Since Clara and Bryan arrived hours ahead of Matt and I, we were against the stage, but Linnell side, which I usually avoid. This time I enjoyed it - he seemed to smile at certain things that Clara, Matt, and I did, and it was a very Linnell-centric show, so it seemed appropriate. Linnell kept taking photos of the audience and he got a picture of Clara and I.
After the show, I got a set list from Marty Beller (poor Marty - everyone thought he was a roadie and kept shouting at him to grab them stuff; he literally just walked to the front of the stage and handed me the set list, so I guess that was what set people off). Then I waited for the crowd around Flans to disperse a bit (as I usually do, so that I can say geektastic things without too much of an audience).
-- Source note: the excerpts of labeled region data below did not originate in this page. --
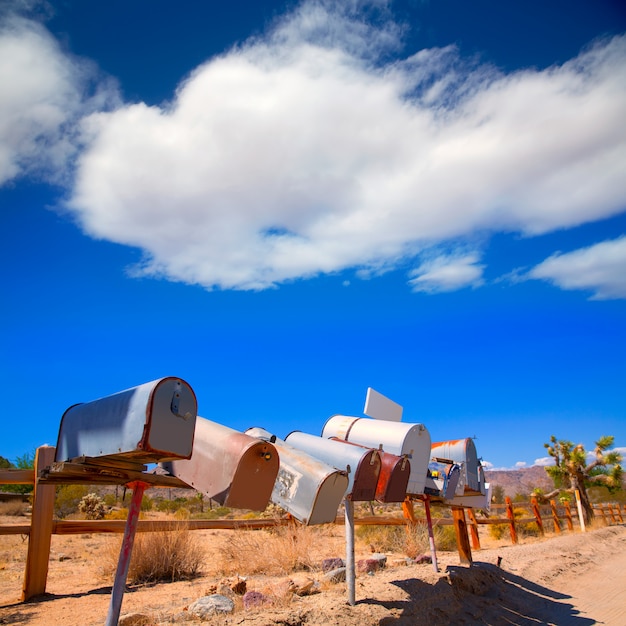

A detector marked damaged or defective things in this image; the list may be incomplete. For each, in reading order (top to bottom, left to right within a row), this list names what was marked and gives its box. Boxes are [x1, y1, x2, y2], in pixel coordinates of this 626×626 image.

orange rusted mailbox [54, 376, 195, 464]
rusty mailbox [56, 376, 197, 464]
rusted metal surface [56, 376, 197, 464]
peeling paint on mailbox [56, 376, 197, 464]
rusty mailbox [161, 414, 278, 508]
orange rusted mailbox [161, 414, 278, 508]
rusted metal surface [161, 414, 278, 508]
peeling paint on mailbox [161, 416, 278, 510]
rusty mailbox [244, 426, 348, 524]
rusted metal surface [244, 426, 348, 524]
peeling paint on mailbox [244, 426, 348, 524]
rusty mailbox [284, 432, 380, 500]
rusted metal surface [284, 432, 380, 500]
orange rusted mailbox [284, 432, 380, 500]
rusty mailbox [326, 438, 410, 502]
rusted metal surface [326, 436, 410, 504]
orange rusted mailbox [326, 438, 410, 502]
rusted metal surface [322, 412, 428, 494]
rusty mailbox [322, 414, 428, 498]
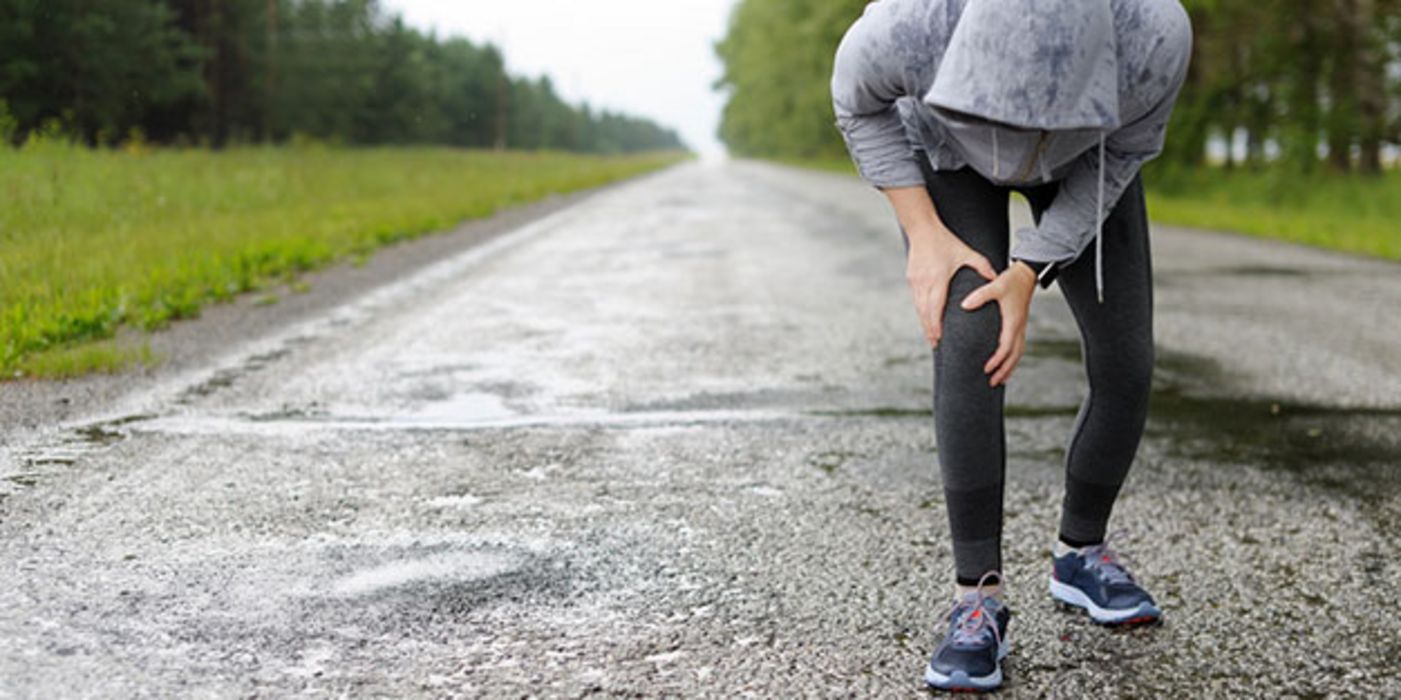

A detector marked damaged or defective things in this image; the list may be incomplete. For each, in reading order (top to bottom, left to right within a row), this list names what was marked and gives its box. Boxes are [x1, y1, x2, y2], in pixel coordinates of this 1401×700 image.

cracked asphalt [0, 161, 1395, 697]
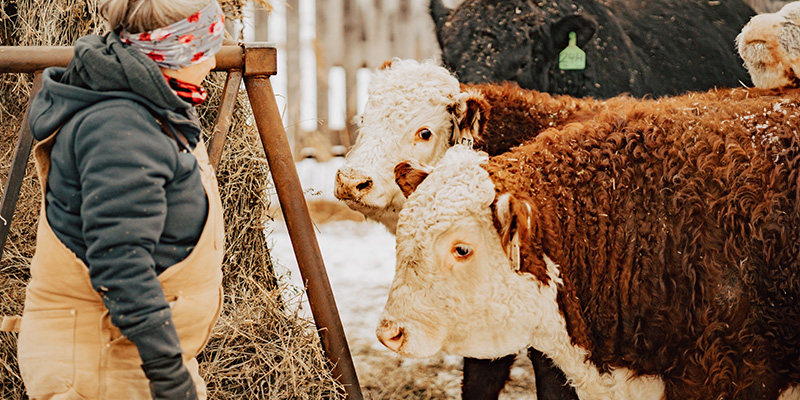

Flans: Step up! Me: Hey, Flans! Could you... uh... sign this? ::holds up Miller High Life belt buckle:: Flans: ...Sure. ::starts to sign:: Me: I have it for very geeky reasons. ::blushes:: Flans: Oh yeah? What's that? Me: Well, you guys. Your song. Alienation's For The Rich. Flans: ::chuckles:: Yeah... not good... (I assume he was refering to the beer, not the song) Me: It's from 1955. I just got back from Argentina, and some people at a beer museum tried to get me to give it to them. Flans: It's a treasure now! ::proudly hands back Flansified belt buckle:: Me: Could we get a picture? ::guestures to Matt and I:: Flans: Yeah, sure. Me: You look tired. Flans: Not tired, just sweaty. (photo is taken) Me: Thanks again. Flans: No problem.
So. Not my best Flans interaction. I completely forgot to mention Austin.